Nei testi profetici post-esilio, il giorno del Signore è anche il giorno del riscatto di Israele.
La Lettera ai Romani riprende le espressioni dei profeti, chiamando il giudizio di Dio “giorno dell’ira” (Rm 2,6), mentre in 1-2Corinzi assume una valenza positiva come compimento della salvezza.
Qui in 1Ts 5,2, “il giorno del Signore”, associato all’immagine minacciosa del ladro notturno, si riferisce al giudizio di Dio della tradizione profetica, giorno di rovina per gli empi.
Viaggio
Un Dio che si mette in viaggio: è questa la rivelazione di questa domenica. A pensarci bene, chi viaggia ha un'attitudine non solo all’avventura, ma soprattutto, alla fiducia. La fiducia di poter scoprire cose nuove e cose belle, di poter essere accolto e persino aiutato nel proprio cammino. I sedentari rischiano di diventare sospettosi! Il nostro non è un Dio sospettoso e meno ancora un Dio dispettoso. Sono tante le immagini e le suggestioni che ci vengono offerte dalla liturgia della parola di questa domenica, con cui cominciamo a gustare il compimento di un altro anno liturgico.

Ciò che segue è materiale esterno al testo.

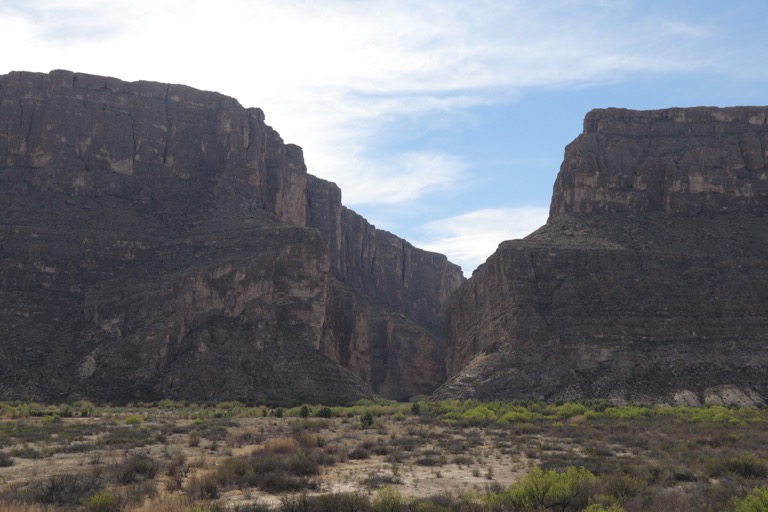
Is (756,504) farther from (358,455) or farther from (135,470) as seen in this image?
(135,470)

Tra le tante, vogliamo privilegiarne e sottolinearne una in particolare, proprio quella del viaggio!
La parabola che il Signore Gesù ci racconta quest’oggi certo parla di quei tre servitori con cui siamo chiamati a misurarci e a commisurarci, ma prima di tutto attira il nostro sguardo e la nostra attenzione su
«un uomo che, partendo per un viaggio, chiamò i suoi servi e consegnò loro i suoi beni» (Mt 25,14).
In realtà, mentre quest’uomo sta per mettersi in viaggio, ne rende indirettamente partecipi anche i suoi servi, a cui affida i suoi beni e in questo modo li rende partecipi del suo cammino, trasformando il tempo dell’assenza e della lontananza in un momento di vera e profonda comunione. La liturgia ci aiuta a comprendere il mistero di questi tre servi che, in certo modo, ci rappresentano in quelli che sono i momenti più generosi e più timorosi della nostra esistenza e della nostra sequela. Per farci coraggio ci viene offerto l’esempio di «una donna forte» (Pr 31, 10).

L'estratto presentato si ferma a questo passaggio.